All tables in data set

This is the easiest one. Just use the asterisk as a wildcard to match any table in the data set that starts with ga_sessions_. Note: this will also include the intraday table (more on this below).

select
  *
from
  `bigquery-public-data.google_analytics_sample.ga_sessions_*`

Static date range

When you perform an analysis on a static data range you should use fixed start and end dates. In this example we select August 1st 2016 to August 1st 2017.

select
  *
from
  `bigquery-public-data.google_analytics_sample.ga_sessions_*`
where
  _table_suffix between '20160801' and '20170801'

Dynamic date range

In this example we select a rolling last 30 day period: today minus 30 days until and including yesterday.

select
  *
from
  `bigquery-public-data.google_analytics_sample.ga_sessions_*`
where
  _table_suffix between format_date('%Y%m%d',date_sub(current_date(), interval 30 day))
  and format_date('%Y%m%d',date_sub(current_date(), interval 1 day))

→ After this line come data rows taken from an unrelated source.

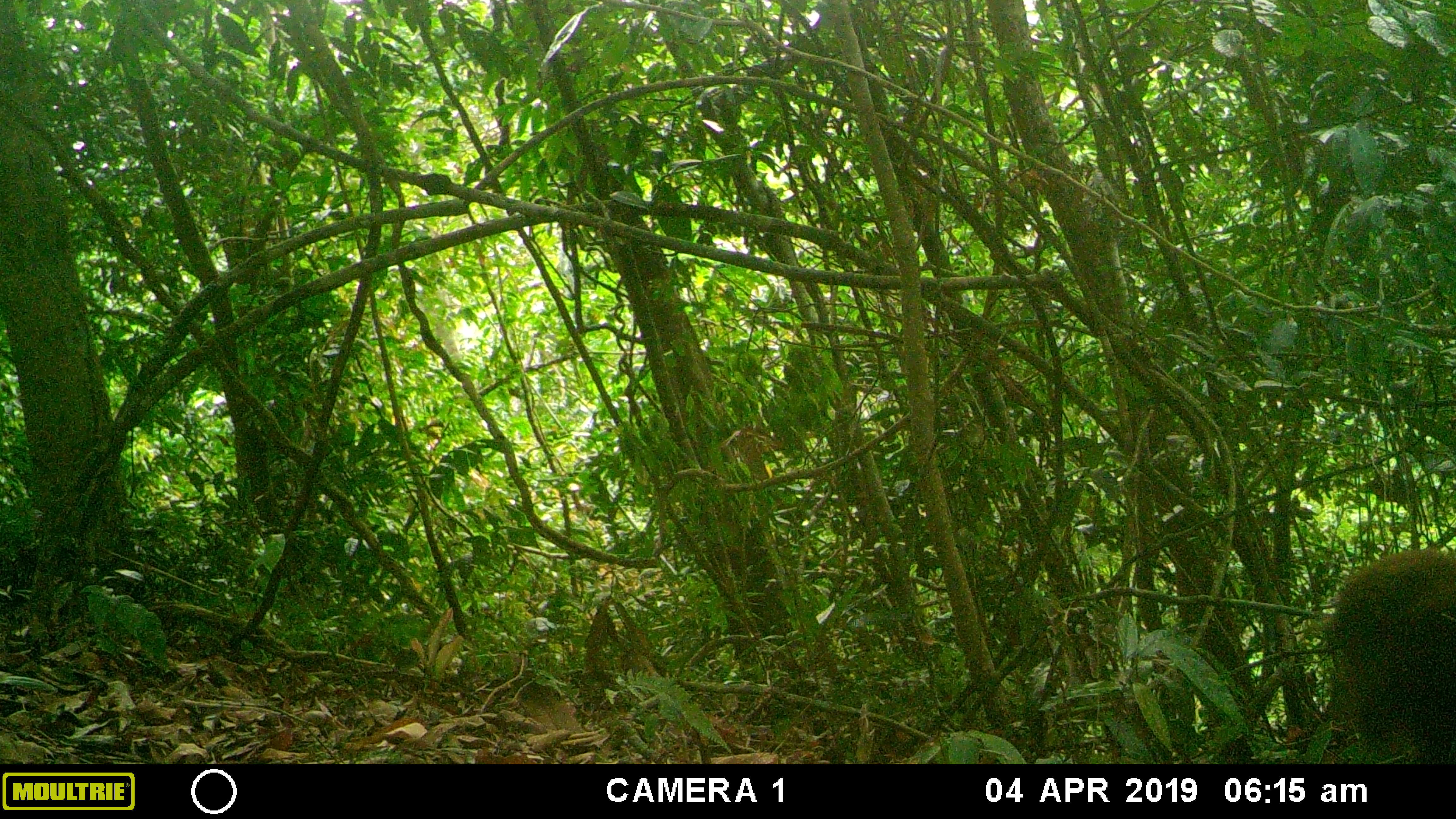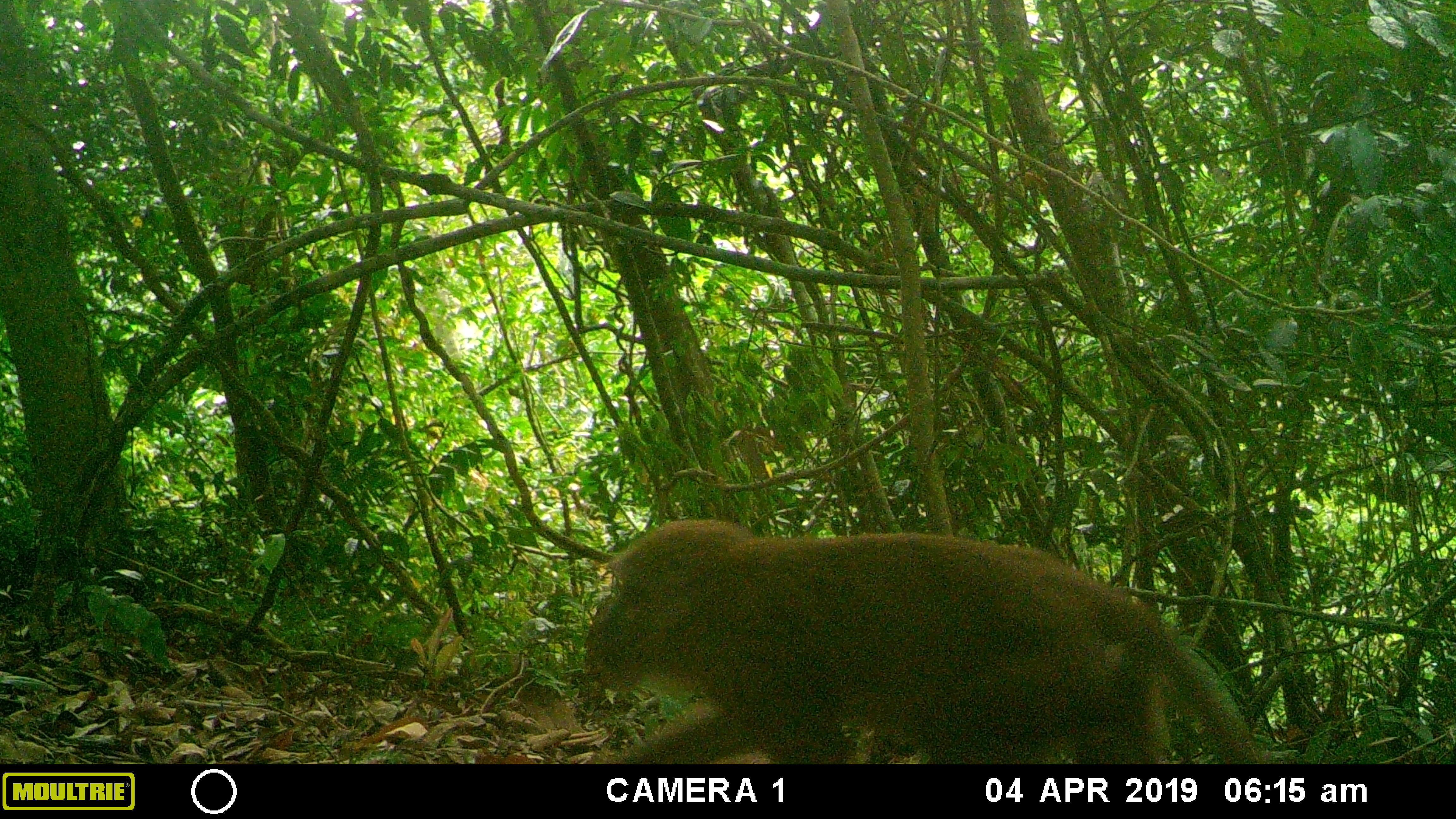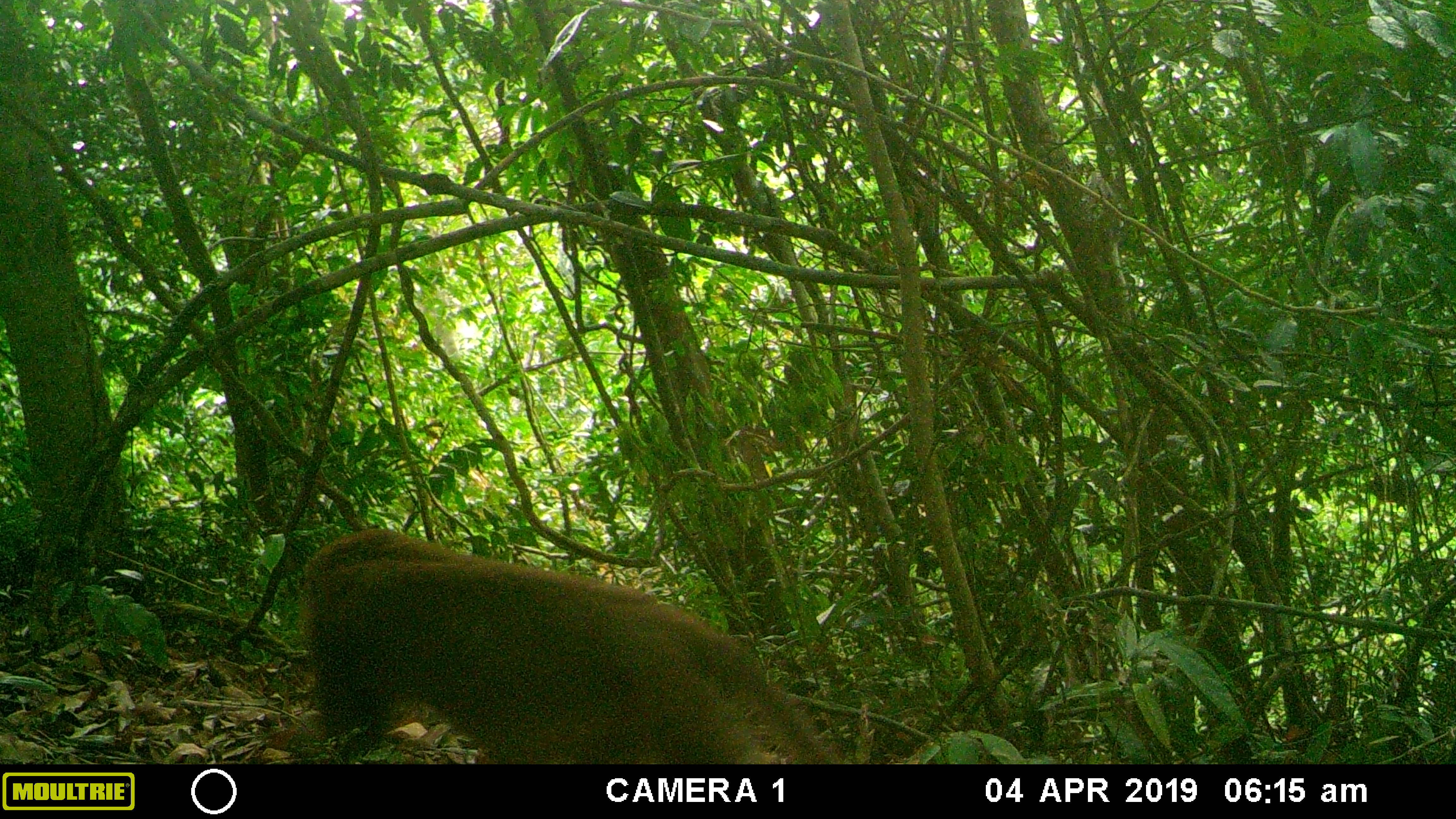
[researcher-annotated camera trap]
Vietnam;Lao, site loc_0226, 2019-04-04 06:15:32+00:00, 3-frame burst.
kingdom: Animalia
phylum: Chordata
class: Mammalia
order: Primates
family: Cercopithecidae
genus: Macaca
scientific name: Macaca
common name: macaques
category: assam or rhesus macaque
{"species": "assam or rhesus macaque (macaques) (Macaca)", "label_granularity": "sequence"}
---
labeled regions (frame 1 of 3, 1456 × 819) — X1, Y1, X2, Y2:
assam or rhesus macaque: 1325, 547, 1456, 764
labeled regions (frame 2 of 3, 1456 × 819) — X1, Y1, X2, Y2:
assam or rhesus macaque: 582, 517, 1261, 765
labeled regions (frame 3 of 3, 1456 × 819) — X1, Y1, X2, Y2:
assam or rhesus macaque: 299, 526, 833, 765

Combination of static and dynamic dates

We know we have 366 day tables in our sample data set, so we could use a fixed end date here (20170801), but usually I prefer a combination of a fixed start date and a dynamic end date (in this case: today minus one).

If new data is added to our data set it will automatically included in our query. In this example we select the data range August 1st 2016 up to and including yesterday. BigQuery will figure out if the tables actually exist and will only return data for tables that match the conditions and do exist.

select
  *
from
  `bigquery-public-data.google_analytics_sample.ga_sessions_*`
where
  _table_suffix between '20160801' 
  and format_date('%Y%m%d',date_sub(current_date(), interval 1 day))

Intraday tables

For every Google Analytics view that is exported to BigQuery, a ga_sessions_intraday_ table will be exported multiple times a day as well. Notice the different format for historical data (yesterday and beyond):

ga_sessions_yyyymmdd

versus intraday:

ga_sessions_intraday_yyyymmdd

The easiest way to include intraday data in your query as well as historical data is use the wildcard in combination with a wider _table_suffix filter. With this condition it will include any table in the data set that starts with ga_sessions_ and contains a date with the format yyyymmdd.

select
  *
from
  `bigquery-public-data.google_analytics_sample.ga_sessions_*`
where
  regexp_extract(_table_suffix, r'[0-9]+') between format_date('%Y%m%d',date_sub(current_date(), interval 1 day))
  and format_date('%Y%m%d', current_date())

Note: make sure your data set doesn’t contain any other tables with a title that starts with ga_sessions_!